Records from a collection
★ ★ ★ ★ ★ ★ ★

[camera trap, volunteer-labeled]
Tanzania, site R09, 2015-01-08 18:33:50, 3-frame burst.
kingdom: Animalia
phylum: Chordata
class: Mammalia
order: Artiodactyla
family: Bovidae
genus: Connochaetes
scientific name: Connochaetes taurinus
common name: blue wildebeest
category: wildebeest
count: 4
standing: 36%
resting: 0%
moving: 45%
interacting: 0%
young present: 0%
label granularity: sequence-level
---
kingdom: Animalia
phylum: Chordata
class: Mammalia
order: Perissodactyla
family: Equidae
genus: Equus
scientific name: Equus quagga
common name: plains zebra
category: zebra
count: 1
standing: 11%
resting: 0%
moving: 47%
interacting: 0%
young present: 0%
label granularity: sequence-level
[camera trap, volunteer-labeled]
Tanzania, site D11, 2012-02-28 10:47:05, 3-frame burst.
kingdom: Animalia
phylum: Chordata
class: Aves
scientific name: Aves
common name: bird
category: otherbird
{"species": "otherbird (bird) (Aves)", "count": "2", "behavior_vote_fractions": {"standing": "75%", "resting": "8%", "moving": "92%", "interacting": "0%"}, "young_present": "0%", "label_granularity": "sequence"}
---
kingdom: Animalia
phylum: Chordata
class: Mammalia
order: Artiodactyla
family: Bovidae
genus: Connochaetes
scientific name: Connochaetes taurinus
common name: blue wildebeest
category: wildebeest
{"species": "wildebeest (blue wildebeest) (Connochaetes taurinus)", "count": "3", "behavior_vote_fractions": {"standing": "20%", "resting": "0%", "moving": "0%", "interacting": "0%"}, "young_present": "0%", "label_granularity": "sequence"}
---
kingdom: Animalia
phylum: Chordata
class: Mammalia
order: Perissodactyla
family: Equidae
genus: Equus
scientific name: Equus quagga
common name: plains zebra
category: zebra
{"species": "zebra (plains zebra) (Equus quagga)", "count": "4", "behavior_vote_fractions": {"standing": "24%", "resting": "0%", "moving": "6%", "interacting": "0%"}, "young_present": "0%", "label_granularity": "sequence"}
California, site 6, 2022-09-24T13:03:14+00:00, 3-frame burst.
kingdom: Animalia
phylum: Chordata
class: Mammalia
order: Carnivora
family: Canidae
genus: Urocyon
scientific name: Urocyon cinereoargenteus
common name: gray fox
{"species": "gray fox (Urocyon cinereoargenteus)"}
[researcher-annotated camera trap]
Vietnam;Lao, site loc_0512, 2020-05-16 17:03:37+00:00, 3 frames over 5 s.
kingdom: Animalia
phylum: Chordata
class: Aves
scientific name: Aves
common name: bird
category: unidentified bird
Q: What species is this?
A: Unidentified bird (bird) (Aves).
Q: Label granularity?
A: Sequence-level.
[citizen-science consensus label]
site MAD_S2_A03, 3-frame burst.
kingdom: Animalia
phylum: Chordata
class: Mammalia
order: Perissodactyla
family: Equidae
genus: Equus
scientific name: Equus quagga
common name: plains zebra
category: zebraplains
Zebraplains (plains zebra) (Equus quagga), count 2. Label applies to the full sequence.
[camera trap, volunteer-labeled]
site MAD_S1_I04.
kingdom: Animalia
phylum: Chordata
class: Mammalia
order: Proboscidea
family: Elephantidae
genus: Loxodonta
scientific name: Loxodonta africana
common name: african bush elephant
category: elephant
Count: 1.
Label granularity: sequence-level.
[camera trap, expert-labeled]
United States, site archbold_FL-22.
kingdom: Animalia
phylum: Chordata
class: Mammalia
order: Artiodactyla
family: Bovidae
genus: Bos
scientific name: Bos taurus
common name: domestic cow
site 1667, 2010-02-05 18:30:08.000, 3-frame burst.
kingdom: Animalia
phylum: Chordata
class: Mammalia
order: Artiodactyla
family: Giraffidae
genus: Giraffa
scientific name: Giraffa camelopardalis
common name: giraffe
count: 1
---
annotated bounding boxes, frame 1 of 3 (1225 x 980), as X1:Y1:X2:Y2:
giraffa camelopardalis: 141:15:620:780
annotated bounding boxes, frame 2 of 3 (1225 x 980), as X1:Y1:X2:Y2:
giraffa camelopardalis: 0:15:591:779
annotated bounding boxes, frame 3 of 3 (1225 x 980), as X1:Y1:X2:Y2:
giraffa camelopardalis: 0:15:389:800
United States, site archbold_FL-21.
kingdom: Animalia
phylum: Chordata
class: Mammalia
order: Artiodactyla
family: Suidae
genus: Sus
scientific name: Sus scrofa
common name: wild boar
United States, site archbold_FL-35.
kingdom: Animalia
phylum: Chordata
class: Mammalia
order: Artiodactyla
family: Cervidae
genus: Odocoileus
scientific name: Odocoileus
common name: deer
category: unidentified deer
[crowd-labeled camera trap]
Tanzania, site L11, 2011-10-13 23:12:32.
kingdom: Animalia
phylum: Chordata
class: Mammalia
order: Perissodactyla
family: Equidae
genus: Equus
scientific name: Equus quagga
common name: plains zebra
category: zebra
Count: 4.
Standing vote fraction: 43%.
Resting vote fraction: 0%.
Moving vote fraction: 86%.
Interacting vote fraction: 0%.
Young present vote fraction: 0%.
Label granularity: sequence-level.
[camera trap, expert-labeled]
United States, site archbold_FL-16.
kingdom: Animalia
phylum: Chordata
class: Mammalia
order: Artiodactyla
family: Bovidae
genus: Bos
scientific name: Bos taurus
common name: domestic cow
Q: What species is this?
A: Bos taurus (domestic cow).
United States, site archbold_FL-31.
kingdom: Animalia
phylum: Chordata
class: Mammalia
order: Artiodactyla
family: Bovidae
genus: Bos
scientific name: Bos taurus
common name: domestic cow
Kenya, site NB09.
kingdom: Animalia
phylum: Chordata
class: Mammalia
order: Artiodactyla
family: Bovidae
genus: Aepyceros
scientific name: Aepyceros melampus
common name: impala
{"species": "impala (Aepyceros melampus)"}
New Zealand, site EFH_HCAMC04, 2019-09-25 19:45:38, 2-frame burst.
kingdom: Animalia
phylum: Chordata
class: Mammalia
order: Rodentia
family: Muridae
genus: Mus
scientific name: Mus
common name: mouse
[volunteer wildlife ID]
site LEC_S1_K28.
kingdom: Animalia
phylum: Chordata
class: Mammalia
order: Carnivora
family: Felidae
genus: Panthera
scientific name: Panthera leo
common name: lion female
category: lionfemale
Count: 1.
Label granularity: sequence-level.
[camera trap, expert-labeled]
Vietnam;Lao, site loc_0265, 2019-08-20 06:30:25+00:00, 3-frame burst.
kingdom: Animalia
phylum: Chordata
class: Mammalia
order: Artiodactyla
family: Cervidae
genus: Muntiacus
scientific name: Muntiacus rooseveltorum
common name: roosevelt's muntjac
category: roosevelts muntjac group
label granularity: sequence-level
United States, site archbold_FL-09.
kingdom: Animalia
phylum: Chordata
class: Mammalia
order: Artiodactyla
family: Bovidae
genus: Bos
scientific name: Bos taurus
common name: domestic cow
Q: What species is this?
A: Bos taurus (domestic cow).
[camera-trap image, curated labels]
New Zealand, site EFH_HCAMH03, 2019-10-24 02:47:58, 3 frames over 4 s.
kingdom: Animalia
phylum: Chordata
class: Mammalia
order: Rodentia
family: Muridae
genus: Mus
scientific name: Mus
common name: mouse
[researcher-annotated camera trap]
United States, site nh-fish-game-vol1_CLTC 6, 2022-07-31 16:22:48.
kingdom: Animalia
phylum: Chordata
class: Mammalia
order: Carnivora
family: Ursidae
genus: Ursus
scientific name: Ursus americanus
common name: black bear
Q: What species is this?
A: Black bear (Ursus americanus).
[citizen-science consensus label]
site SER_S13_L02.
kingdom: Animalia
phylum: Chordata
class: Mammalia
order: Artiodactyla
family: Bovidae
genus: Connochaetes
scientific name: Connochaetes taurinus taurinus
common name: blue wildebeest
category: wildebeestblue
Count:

★ ★ ★ ★ ★ ★ ★

#### The problem
Give the data back in full, exactly as written.

#### Written reply
[camera trap, volunteer-labeled]
Tanzania, site R09, 2015-01-08 18:33:50, 3-frame burst.
kingdom: Animalia
phylum: Chordata
class: Mammalia
order: Artiodactyla
family: Bovidae
genus: Connochaetes
scientific name: Connochaetes taurinus
common name: blue wildebeest
category: wildebeest
count: 4
standing: 36%
resting: 0%
moving: 45%
interacting: 0%
young present: 0%
label granularity: sequence-level
---
kingdom: Animalia
phylum: Chordata
class: Mammalia
order: Perissodactyla
family: Equidae
genus: Equus
scientific name: Equus quagga
common name: plains zebra
category: zebra
count: 1
standing: 11%
resting: 0%
moving: 47%
interacting: 0%
young present: 0%
label granularity: sequence-level
[camera trap, volunteer-labeled]
Tanzania, site D11, 2012-02-28 10:47:05, 3-frame burst.
kingdom: Animalia
phylum: Chordata
class: Aves
scientific name: Aves
common name: bird
category: otherbird
{"species": "otherbird (bird) (Aves)", "count": "2", "behavior_vote_fractions": {"standing": "75%", "resting": "8%", "moving": "92%", "interacting": "0%"}, "young_present": "0%", "label_granularity": "sequence"}
---
kingdom: Animalia
phylum: Chordata
class: Mammalia
order: Artiodactyla
family: Bovidae
genus: Connochaetes
scientific name: Connochaetes taurinus
common name: blue wildebeest
category: wildebeest
{"species": "wildebeest (blue wildebeest) (Connochaetes taurinus)", "count": "3", "behavior_vote_fractions": {"standing": "20%", "resting": "0%", "moving": "0%", "interacting": "0%"}, "young_present": "0%", "label_granularity": "sequence"}
---
kingdom: Animalia
phylum: Chordata
class: Mammalia
order: Perissodactyla
family: Equidae
genus: Equus
scientific name: Equus quagga
common name: plains zebra
category: zebra
{"species": "zebra (plains zebra) (Equus quagga)", "count": "4", "behavior_vote_fractions": {"standing": "24%", "resting": "0%", "moving": "6%", "interacting": "0%"}, "young_present": "0%", "label_granularity": "sequence"}
California, site 6, 2022-09-24T13:03:14+00:00, 3-frame burst.
kingdom: Animalia
phylum: Chordata
class: Mammalia
order: Carnivora
family: Canidae
genus: Urocyon
scientific name: Urocyon cinereoargenteus
common name: gray fox
{"species": "gray fox (Urocyon cinereoargenteus)"}
[researcher-annotated camera trap]
Vietnam;Lao, site loc_0512, 2020-05-16 17:03:37+00:00, 3 frames over 5 s.
kingdom: Animalia
phylum: Chordata
class: Aves
scientific name: Aves
common name: bird
category: unidentified bird
Q: What species is this?
A: Unidentified bird (bird) (Aves).
Q: Label granularity?
A: Sequence-level.
[citizen-science consensus label]
site MAD_S2_A03, 3-frame burst.
kingdom: Animalia
phylum: Chordata
class: Mammalia
order: Perissodactyla
family: Equidae
genus: Equus
scientific name: Equus quagga
common name: plains zebra
category: zebraplains
Zebraplains (plains zebra) (Equus quagga), count 2. Label applies to the full sequence.
[camera trap, volunteer-labeled]
site MAD_S1_I04.
kingdom: Animalia
phylum: Chordata
class: Mammalia
order: Proboscidea
family: Elephantidae
genus: Loxodonta
scientific name: Loxodonta africana
common name: african bush elephant
category: elephant
Count: 1.
Label granularity: sequence-level.
[camera trap, expert-labeled]
United States, site archbold_FL-22.
kingdom: Animalia
phylum: Chordata
class: Mammalia
order: Artiodactyla
family: Bovidae
genus: Bos
scientific name: Bos taurus
common name: domestic cow
site 1667, 2010-02-05 18:30:08.000, 3-frame burst.
kingdom: Animalia
phylum: Chordata
class: Mammalia
order: Artiodactyla
family: Giraffidae
genus: Giraffa
scientific name: Giraffa camelopardalis
common name: giraffe
count: 1
---
annotated bounding boxes, frame 1 of 3 (1225 x 980), as X1:Y1:X2:Y2:
giraffa camelopardalis: 141:15:620:780
annotated bounding boxes, frame 2 of 3 (1225 x 980), as X1:Y1:X2:Y2:
giraffa camelopardalis: 0:15:591:779
annotated bounding boxes, frame 3 of 3 (1225 x 980), as X1:Y1:X2:Y2:
giraffa camelopardalis: 0:15:389:800
United States, site archbold_FL-21.
kingdom: Animalia
phylum: Chordata
class: Mammalia
order: Artiodactyla
family: Suidae
genus: Sus
scientific name: Sus scrofa
common name: wild boar
United States, site archbold_FL-35.
kingdom: Animalia
phylum: Chordata
class: Mammalia
order: Artiodactyla
family: Cervidae
genus: Odocoileus
scientific name: Odocoileus
common name: deer
category: unidentified deer
[crowd-labeled camera trap]
Tanzania, site L11, 2011-10-13 23:12:32.
kingdom: Animalia
phylum: Chordata
class: Mammalia
order: Perissodactyla
family: Equidae
genus: Equus
scientific name: Equus quagga
common name: plains zebra
category: zebra
Count: 4.
Standing vote fraction: 43%.
Resting vote fraction: 0%.
Moving vote fraction: 86%.
Interacting vote fraction: 0%.
Young present vote fraction: 0%.
Label granularity: sequence-level.
[camera trap, expert-labeled]
United States, site archbold_FL-16.
kingdom: Animalia
phylum: Chordata
class: Mammalia
order: Artiodactyla
family: Bovidae
genus: Bos
scientific name: Bos taurus
common name: domestic cow
Q: What species is this?
A: Bos taurus (domestic cow).
United States, site archbold_FL-31.
kingdom: Animalia
phylum: Chordata
class: Mammalia
order: Artiodactyla
family: Bovidae
genus: Bos
scientific name: Bos taurus
common name: domestic cow
Kenya, site NB09.
kingdom: Animalia
phylum: Chordata
class: Mammalia
order: Artiodactyla
family: Bovidae
genus: Aepyceros
scientific name: Aepyceros melampus
common name: impala
{"species": "impala (Aepyceros melampus)"}
New Zealand, site EFH_HCAMC04, 2019-09-25 19:45:38, 2-frame burst.
kingdom: Animalia
phylum: Chordata
class: Mammalia
order: Rodentia
family: Muridae
genus: Mus
scientific name: Mus
common name: mouse
[volunteer wildlife ID]
site LEC_S1_K28.
kingdom: Animalia
phylum: Chordata
class: Mammalia
order: Carnivora
family: Felidae
genus: Panthera
scientific name: Panthera leo
common name: lion female
category: lionfemale
Count: 1.
Label granularity: sequence-level.
[camera trap, expert-labeled]
Vietnam;Lao, site loc_0265, 2019-08-20 06:30:25+00:00, 3-frame burst.
kingdom: Animalia
phylum: Chordata
class: Mammalia
order: Artiodactyla
family: Cervidae
genus: Muntiacus
scientific name: Muntiacus rooseveltorum
common name: roosevelt's muntjac
category: roosevelts muntjac group
label granularity: sequence-level
United States, site archbold_FL-09.
kingdom: Animalia
phylum: Chordata
class: Mammalia
order: Artiodactyla
family: Bovidae
genus: Bos
scientific name: Bos taurus
common name: domestic cow
Q: What species is this?
A: Bos taurus (domestic cow).
[camera-trap image, curated labels]
New Zealand, site EFH_HCAMH03, 2019-10-24 02:47:58, 3 frames over 4 s.
kingdom: Animalia
phylum: Chordata
class: Mammalia
order: Rodentia
family: Muridae
genus: Mus
scientific name: Mus
common name: mouse
[researcher-annotated camera trap]
United States, site nh-fish-game-vol1_CLTC 6, 2022-07-31 16:22:48.
kingdom: Animalia
phylum: Chordata
class: Mammalia
order: Carnivora
family: Ursidae
genus: Ursus
scientific name: Ursus americanus
common name: black bear
Q: What species is this?
A: Black bear (Ursus americanus).
[citizen-science consensus label]
site SER_S13_L02.
kingdom: Animalia
phylum: Chordata
class: Mammalia
order: Artiodactyla
family: Bovidae
genus: Connochaetes
scientific name: Connochaetes taurinus taurinus
common name: blue wildebeest
category: wildebeestblue
Count:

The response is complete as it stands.